Ontario, We're Onto You: Scoping Out Fall Getaways Along Lake Superior's Northern Shore

Batchawana Bay at sunset (Photo: Wikimedia Commons)

Batchawana Bay at sunset (Photo: Wikimedia Commons)

*Post updated on Oct. 11, 2023

Whenever I pull up Google Maps and peer at the vastness that is Canada, I cannot help but wonder what in the world is up there. I mean, just think about it: Canada is the second-largest country in the world by land area (behind only Russia) but when it comes to population density, it ranks very near the bottom — consistently in the 220- to 230-range out of the world’s 232 recognized nations. That means a majority of its 3.8 million square miles are devoid of human life; indeed, most of the roughly 38 million-plus people that live there inhabit a southern belt that straddles the U.S. border.

That being the case, there are still stretches of southern Canada that can feel just as remote as some of the country’s northern reaches. These sparsely-populated areas make for relaxing getaways most anytime of the year, but especially in early fall when the colors are in full force. Though I haven’t made the trek myself, I’ve spent plenty of time pouring over the map, looking for hideaways sprinkled in between Sault Ste. Marie and Thunder Bay along the northern shore of Lake Superior in Ontario. And from the looks of it, there are plenty of options worth looking into.

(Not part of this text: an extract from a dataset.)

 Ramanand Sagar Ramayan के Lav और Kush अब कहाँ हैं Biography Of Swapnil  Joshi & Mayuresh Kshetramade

Sault Ste. Marie, Ontario, may be a city with a population topping 70,000, but keep following the Trans-Canada Highway north and things get rugged real quick. Past the Hiawatha Highlands, the pitstop that is Heyden, and the small community of Goulais River, you’ll find Havilland, where the highway first meets the oft-chilly waters of Lake Superior. It used to be the case you could fuel up at a spot called Lorri’s Country Kitchen, and then perhaps walk off your meal by sauntering along the sandy shoreline of Havilland Shores Beach; however, Lorri’s closed permanently in 2021, meaning your primary (and only) hub here is McCauley’s Havilland Bay, a small motel and restaurant.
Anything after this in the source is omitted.